Issue Project Room: Nomadic Signals
Friday, June 5th, 2020 Suzanne Fiol Curatorial Fellow Leyya Tawil presents the online premiere of “Your Wait Time Will Be,” her second program in the NOMADIC SIGNALS series. Presented in partnership with Poetry Project, the online piece is a new hybrid media work by poet Marwa Helal in collaboration with musicians Saint Abduallah. NOMADIC SIGNALS is a vessel for sonic performance operating in what Tawil refers to as the “diasporic imaginary,” a description of how sounds change in the diaspora: how they tether to their environment, accumulate, synthesize, and adapt.
Saint Abdullah and Marwa Helal—artists of similar but different haphazard migration patterns—present this meditatively noisy reflection on the intersections of pandemic and bureaucracy.
“Your Wait Time Will Be” trangresses notions of place and time-bound histories. It is a composed work built with sound, poetry, and archival footage from the artists global research. “Your Wait Time Will Be” references multiple nations; some home, some lost, some fantasy. With this program we reframe digital artifacts and enduring practices – such as archive – in order to signal forward to a future landscape.
Marwa Helal is a poet and journalist. She is the author of Invasive species (Nightboat Books, 2019) and winner of BOMB Magazine’s Biennial 2016 Poetry Contest.

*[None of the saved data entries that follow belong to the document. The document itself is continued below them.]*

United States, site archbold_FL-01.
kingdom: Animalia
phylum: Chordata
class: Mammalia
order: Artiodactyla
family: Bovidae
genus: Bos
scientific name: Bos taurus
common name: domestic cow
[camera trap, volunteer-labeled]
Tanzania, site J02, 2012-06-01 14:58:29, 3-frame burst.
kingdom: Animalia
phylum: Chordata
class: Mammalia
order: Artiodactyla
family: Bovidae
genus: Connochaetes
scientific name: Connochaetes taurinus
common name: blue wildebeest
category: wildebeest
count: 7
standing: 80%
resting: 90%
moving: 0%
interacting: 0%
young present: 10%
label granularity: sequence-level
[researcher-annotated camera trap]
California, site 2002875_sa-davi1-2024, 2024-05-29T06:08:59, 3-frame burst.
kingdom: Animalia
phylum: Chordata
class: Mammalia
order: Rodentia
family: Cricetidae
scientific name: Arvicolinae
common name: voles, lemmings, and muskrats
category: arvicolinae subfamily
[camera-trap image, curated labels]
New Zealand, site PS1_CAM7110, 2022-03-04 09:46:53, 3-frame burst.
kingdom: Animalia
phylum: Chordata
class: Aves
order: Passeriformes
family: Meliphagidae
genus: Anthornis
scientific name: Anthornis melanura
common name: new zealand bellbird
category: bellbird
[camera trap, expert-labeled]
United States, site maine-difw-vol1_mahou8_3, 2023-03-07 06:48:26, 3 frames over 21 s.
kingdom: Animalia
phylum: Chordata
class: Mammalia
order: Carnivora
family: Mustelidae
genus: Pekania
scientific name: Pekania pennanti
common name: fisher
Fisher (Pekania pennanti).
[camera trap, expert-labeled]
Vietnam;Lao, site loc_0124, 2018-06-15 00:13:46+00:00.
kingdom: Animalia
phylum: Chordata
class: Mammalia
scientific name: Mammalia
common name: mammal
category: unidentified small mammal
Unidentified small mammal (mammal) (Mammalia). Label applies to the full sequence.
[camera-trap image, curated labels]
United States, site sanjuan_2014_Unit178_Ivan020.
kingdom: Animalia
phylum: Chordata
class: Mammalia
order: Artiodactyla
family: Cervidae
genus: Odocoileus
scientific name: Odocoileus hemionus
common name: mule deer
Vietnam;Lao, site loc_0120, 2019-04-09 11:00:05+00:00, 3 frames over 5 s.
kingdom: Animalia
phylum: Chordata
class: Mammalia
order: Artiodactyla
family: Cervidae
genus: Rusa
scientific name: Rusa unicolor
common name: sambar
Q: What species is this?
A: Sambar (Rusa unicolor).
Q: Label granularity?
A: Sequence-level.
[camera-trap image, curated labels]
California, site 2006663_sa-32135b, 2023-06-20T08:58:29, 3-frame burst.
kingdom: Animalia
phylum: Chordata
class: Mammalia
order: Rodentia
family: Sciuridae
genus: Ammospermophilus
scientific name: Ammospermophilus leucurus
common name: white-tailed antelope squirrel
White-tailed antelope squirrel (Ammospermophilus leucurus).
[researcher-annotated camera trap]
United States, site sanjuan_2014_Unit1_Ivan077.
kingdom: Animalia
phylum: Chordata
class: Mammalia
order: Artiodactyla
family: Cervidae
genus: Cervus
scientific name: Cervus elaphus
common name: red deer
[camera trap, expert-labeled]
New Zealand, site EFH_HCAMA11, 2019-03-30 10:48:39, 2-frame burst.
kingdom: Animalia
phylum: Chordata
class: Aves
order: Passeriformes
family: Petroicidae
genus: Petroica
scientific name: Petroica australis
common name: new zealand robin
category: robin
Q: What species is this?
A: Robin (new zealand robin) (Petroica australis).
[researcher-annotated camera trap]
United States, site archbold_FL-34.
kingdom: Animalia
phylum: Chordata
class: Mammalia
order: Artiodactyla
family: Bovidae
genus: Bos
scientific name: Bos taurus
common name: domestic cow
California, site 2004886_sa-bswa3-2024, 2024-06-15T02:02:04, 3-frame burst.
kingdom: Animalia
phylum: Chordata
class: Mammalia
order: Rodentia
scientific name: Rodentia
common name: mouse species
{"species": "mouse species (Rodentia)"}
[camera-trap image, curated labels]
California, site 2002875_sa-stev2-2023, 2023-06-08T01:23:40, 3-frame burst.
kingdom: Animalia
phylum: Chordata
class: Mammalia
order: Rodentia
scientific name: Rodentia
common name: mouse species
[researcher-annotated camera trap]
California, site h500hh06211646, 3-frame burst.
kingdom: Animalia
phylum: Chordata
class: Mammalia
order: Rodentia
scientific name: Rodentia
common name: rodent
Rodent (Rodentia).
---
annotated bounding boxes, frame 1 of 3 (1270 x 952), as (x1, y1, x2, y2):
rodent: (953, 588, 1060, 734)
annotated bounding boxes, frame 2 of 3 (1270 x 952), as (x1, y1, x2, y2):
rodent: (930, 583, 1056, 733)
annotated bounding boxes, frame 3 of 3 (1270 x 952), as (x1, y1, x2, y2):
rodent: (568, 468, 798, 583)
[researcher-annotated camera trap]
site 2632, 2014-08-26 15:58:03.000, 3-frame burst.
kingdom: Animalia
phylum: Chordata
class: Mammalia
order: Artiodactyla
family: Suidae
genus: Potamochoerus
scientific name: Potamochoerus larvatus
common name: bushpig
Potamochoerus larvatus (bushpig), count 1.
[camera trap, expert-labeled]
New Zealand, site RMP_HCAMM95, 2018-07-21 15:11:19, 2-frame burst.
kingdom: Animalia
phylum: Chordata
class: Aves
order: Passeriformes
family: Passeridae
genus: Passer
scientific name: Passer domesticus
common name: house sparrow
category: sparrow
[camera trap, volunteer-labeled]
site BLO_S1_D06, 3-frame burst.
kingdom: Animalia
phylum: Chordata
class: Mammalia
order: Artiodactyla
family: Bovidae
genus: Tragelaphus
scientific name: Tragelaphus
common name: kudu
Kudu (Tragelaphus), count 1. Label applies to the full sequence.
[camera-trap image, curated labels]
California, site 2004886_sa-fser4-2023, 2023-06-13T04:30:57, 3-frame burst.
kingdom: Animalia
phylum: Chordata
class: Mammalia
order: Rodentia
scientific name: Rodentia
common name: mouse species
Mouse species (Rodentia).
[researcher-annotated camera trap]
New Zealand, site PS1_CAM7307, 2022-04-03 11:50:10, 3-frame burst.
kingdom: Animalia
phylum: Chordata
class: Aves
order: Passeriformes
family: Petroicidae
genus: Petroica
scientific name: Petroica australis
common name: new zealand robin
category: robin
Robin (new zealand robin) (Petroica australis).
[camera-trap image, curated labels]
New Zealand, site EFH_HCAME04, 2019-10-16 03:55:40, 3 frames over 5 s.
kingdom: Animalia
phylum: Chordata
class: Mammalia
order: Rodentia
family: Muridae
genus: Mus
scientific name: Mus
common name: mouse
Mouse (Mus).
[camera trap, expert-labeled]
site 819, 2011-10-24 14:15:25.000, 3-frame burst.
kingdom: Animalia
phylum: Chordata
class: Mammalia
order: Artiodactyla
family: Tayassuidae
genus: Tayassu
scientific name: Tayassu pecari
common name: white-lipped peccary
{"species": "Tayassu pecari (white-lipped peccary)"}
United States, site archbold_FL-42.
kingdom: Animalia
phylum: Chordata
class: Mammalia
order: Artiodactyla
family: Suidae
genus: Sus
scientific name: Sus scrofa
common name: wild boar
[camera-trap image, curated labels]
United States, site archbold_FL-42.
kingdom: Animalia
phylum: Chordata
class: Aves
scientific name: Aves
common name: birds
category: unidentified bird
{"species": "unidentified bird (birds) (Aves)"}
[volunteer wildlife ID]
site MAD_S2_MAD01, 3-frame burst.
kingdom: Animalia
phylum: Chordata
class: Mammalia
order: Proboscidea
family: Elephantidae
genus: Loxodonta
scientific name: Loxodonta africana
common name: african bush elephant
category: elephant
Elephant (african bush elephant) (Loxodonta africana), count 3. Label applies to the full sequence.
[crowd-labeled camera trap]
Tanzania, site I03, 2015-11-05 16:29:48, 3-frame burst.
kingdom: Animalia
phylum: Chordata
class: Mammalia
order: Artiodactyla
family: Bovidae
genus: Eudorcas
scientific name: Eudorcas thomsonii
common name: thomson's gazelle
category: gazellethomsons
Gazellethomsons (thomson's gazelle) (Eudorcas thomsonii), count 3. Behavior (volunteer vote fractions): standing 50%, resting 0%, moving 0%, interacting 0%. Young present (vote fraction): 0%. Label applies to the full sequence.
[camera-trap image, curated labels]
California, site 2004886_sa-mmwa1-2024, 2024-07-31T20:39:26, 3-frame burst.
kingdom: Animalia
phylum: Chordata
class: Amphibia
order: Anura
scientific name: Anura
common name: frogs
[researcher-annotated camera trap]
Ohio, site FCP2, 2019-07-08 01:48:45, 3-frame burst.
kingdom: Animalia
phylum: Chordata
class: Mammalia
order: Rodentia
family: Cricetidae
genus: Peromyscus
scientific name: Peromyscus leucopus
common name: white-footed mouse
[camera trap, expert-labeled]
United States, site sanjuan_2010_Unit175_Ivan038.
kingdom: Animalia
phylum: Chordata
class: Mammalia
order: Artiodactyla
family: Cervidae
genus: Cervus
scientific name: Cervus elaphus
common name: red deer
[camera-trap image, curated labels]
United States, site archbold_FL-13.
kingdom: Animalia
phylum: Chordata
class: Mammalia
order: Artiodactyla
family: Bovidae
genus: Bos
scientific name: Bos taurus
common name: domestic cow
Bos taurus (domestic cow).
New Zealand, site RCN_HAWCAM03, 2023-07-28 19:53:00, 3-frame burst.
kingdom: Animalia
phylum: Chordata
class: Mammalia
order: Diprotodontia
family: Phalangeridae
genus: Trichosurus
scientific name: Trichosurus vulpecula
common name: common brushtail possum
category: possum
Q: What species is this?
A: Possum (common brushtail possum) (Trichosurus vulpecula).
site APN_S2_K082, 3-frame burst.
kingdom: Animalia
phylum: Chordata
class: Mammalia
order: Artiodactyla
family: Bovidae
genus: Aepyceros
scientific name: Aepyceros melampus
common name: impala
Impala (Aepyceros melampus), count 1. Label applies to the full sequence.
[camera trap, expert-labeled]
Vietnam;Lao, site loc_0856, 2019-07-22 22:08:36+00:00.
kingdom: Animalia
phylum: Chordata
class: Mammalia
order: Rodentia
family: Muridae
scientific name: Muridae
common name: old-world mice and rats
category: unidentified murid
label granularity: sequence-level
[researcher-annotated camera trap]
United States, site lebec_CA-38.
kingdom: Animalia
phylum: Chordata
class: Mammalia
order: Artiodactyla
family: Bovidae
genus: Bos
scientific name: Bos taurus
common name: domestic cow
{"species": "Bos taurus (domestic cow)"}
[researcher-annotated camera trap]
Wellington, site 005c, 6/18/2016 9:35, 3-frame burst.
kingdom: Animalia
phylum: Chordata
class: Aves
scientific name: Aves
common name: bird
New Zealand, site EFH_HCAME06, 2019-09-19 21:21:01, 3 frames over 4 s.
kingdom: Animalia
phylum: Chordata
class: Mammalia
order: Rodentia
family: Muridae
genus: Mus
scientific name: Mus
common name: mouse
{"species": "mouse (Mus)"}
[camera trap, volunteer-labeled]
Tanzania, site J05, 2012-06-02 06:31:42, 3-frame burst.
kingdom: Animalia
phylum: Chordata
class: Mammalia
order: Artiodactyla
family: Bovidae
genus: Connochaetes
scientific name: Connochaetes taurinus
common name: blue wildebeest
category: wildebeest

She has been awarded fellowships from Poets House, Brooklyn Poets, Cave Canem, and is a Jerome Hill Artist Fellow. Born in Al Mansurah, Egypt, Helal currently lives and teaches in Brooklyn, New York. She received her MFA in creative nonfiction from The New School and her BA in journalism and international studies from Ohio Wesleyan University.
Motivated by the history of Western misconception and opposition towards Muslims and the Islamic faith, Saint Abdullah began writing music to serve as cultural translators, with the goal of challenging stereotypes, and acting as a conduit between unnecessary enemies. Saint Abdullah is the project of Mohammad and Mehdi, New York based Iranian-Canadian brothers, creating sounds largely inspired by the religious, political, and cultural history of the Middle East.